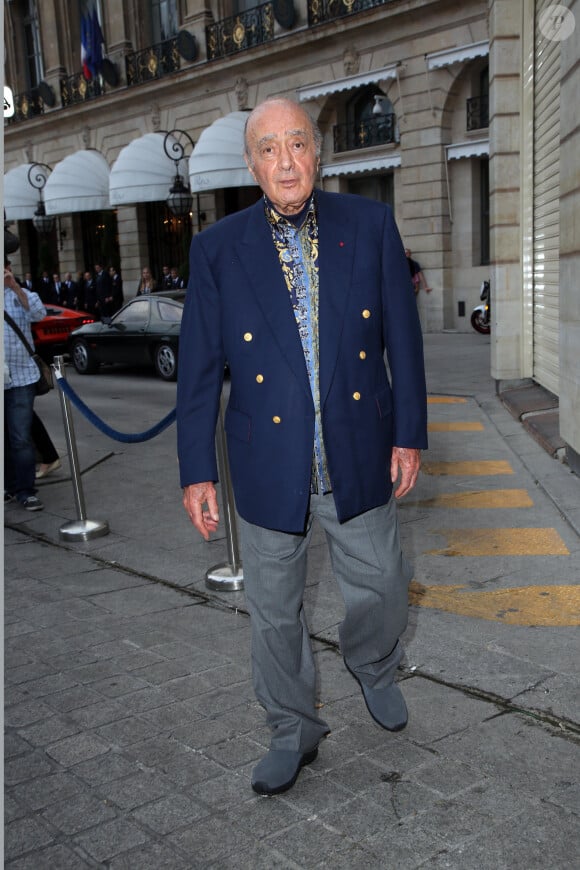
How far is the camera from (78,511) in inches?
250

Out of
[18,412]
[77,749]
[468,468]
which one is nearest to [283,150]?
[77,749]

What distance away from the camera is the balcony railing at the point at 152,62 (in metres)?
28.0

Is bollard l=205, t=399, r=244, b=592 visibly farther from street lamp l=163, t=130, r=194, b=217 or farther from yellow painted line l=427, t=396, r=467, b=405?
street lamp l=163, t=130, r=194, b=217

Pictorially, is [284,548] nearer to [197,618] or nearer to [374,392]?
[374,392]

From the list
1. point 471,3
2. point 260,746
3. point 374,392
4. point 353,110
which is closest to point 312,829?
point 260,746

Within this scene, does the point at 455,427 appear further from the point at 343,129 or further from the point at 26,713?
the point at 343,129

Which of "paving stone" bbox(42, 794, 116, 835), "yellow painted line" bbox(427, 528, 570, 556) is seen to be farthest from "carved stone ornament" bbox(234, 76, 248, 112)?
"paving stone" bbox(42, 794, 116, 835)

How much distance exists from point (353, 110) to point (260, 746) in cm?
2285

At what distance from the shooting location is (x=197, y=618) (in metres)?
4.51

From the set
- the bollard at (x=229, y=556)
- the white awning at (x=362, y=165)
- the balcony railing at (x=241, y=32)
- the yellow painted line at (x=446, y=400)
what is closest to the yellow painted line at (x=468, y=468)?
the bollard at (x=229, y=556)

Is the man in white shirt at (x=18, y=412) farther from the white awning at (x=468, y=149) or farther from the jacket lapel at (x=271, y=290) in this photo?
the white awning at (x=468, y=149)

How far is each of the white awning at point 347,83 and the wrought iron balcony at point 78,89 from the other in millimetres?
9874

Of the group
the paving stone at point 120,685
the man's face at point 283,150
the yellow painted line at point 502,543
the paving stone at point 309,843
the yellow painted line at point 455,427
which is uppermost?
the man's face at point 283,150

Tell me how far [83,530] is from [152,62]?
2558 centimetres
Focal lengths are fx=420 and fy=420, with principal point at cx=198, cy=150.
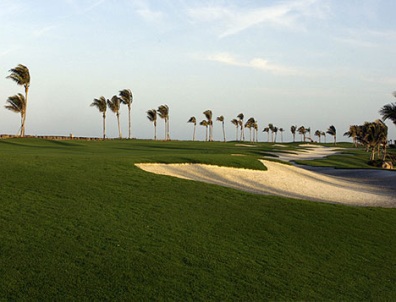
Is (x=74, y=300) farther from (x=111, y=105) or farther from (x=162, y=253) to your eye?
(x=111, y=105)

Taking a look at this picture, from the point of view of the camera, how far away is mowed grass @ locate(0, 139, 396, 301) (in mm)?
9609

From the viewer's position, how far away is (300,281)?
36.1ft

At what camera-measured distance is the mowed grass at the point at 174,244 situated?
9.61 meters

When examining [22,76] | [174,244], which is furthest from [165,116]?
[174,244]

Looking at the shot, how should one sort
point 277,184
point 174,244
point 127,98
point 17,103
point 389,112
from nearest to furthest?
point 174,244 < point 277,184 < point 389,112 < point 17,103 < point 127,98

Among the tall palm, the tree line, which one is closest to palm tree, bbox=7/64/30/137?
the tree line

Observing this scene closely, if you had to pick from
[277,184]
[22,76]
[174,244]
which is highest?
[22,76]

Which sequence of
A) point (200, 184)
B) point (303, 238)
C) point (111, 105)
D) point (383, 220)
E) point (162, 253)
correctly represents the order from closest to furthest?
1. point (162, 253)
2. point (303, 238)
3. point (383, 220)
4. point (200, 184)
5. point (111, 105)

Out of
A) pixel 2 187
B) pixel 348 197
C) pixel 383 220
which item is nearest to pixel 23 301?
pixel 2 187

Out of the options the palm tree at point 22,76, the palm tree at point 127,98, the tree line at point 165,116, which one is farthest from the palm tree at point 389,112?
the palm tree at point 127,98

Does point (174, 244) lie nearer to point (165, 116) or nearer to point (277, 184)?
point (277, 184)

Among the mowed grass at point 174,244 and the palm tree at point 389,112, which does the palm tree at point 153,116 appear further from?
the mowed grass at point 174,244

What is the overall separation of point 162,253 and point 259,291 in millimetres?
2965

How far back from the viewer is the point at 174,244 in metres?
12.4
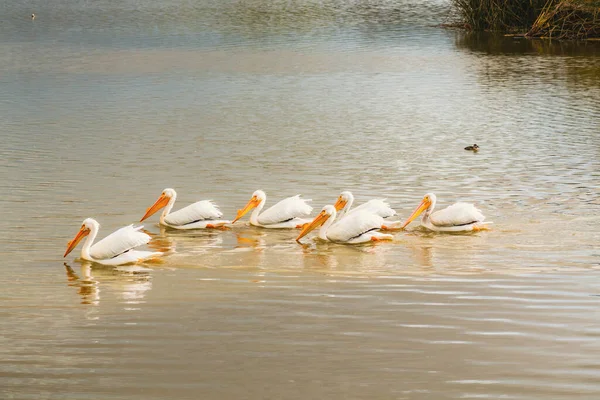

> _Exercise task_
Please reproduce all of the data above word for word, leaving the pictures out.

> _Task response_
How far is the camera from (78,511) in inches?
250

Out of
[18,412]
[77,749]
[468,468]
which one is nearest to [283,150]?
[77,749]

What distance away from the camera is the balcony railing at the point at 152,62 (in metres)?
28.0

Is bollard l=205, t=399, r=244, b=592 visibly farther from street lamp l=163, t=130, r=194, b=217 or farther from yellow painted line l=427, t=396, r=467, b=405?
street lamp l=163, t=130, r=194, b=217

Pictorially, is [284,548] nearer to [197,618] or nearer to [374,392]?
[374,392]

From the list
1. point 471,3
2. point 260,746
3. point 374,392
4. point 353,110
which is closest to point 312,829?
point 260,746

Within this scene, does the point at 455,427 appear further from the point at 343,129 or further from the point at 26,713?
the point at 343,129

Which of "paving stone" bbox(42, 794, 116, 835), "yellow painted line" bbox(427, 528, 570, 556) is seen to be farthest from "carved stone ornament" bbox(234, 76, 248, 112)?
"paving stone" bbox(42, 794, 116, 835)

How much distance exists from point (353, 110) to point (260, 746) in cm?
2285

At what distance from the shooting location is (x=197, y=618) (in metres)?
4.51

From the set
- the bollard at (x=229, y=556)
- the white awning at (x=362, y=165)
- the balcony railing at (x=241, y=32)
- the yellow painted line at (x=446, y=400)
what is closest to the yellow painted line at (x=468, y=468)?
the bollard at (x=229, y=556)

Is the man in white shirt at (x=18, y=412) farther from the white awning at (x=468, y=149) or farther from the jacket lapel at (x=271, y=290) in this photo?
the white awning at (x=468, y=149)

How far is each of the white awning at point 347,83 and the wrought iron balcony at point 78,89 from the other in millimetres?
9874

Of the group
the paving stone at point 120,685
the man's face at point 283,150
the yellow painted line at point 502,543
the paving stone at point 309,843
the yellow painted line at point 455,427
which is uppermost?
the man's face at point 283,150

Tell me how far [83,530] is from [152,62]?
2558 centimetres
Focal lengths are fx=420 and fy=420, with principal point at cx=198, cy=150.
Is (x=74, y=300) farther from (x=111, y=105) or farther from (x=162, y=253) to your eye?
(x=111, y=105)

Taking a look at this picture, from the point of view of the camera, how far away is mowed grass @ locate(0, 139, 396, 301) (in mm)?
9609

From the viewer's position, how far away is (300,281)?
36.1ft

At what camera-measured distance is the mowed grass at the point at 174,244 situated?
9.61 meters

When examining [22,76] | [174,244], which is furthest from [165,116]?
[174,244]

Looking at the shot, how should one sort
point 277,184
point 174,244
point 127,98
point 17,103
point 389,112
from nearest to furthest?
point 174,244 < point 277,184 < point 389,112 < point 17,103 < point 127,98

Among the tall palm, the tree line, which one is closest to palm tree, bbox=7/64/30/137?
the tree line

Observing this scene closely, if you had to pick from
[277,184]
[22,76]
[174,244]
which is highest?
[22,76]

Which sequence of
A) point (200, 184)
B) point (303, 238)
C) point (111, 105)
D) point (383, 220)
E) point (162, 253)
correctly represents the order from closest to furthest?
1. point (162, 253)
2. point (303, 238)
3. point (383, 220)
4. point (200, 184)
5. point (111, 105)

Out of
A) pixel 2 187
B) pixel 348 197
C) pixel 383 220
which item is nearest to pixel 23 301?
pixel 2 187

Out of the options the palm tree at point 22,76, the palm tree at point 127,98, the tree line at point 165,116, which one is farthest from the palm tree at point 389,112?
the palm tree at point 127,98

Does point (174, 244) lie nearer to point (165, 116) or nearer to point (277, 184)?
point (277, 184)

Among the mowed grass at point 174,244 and the palm tree at point 389,112, which does the palm tree at point 153,116 appear further from?
the mowed grass at point 174,244

What is the overall separation of point 162,253 and point 259,291 in millimetres?
2965

How far back from the viewer is the point at 174,244 in metres?
12.4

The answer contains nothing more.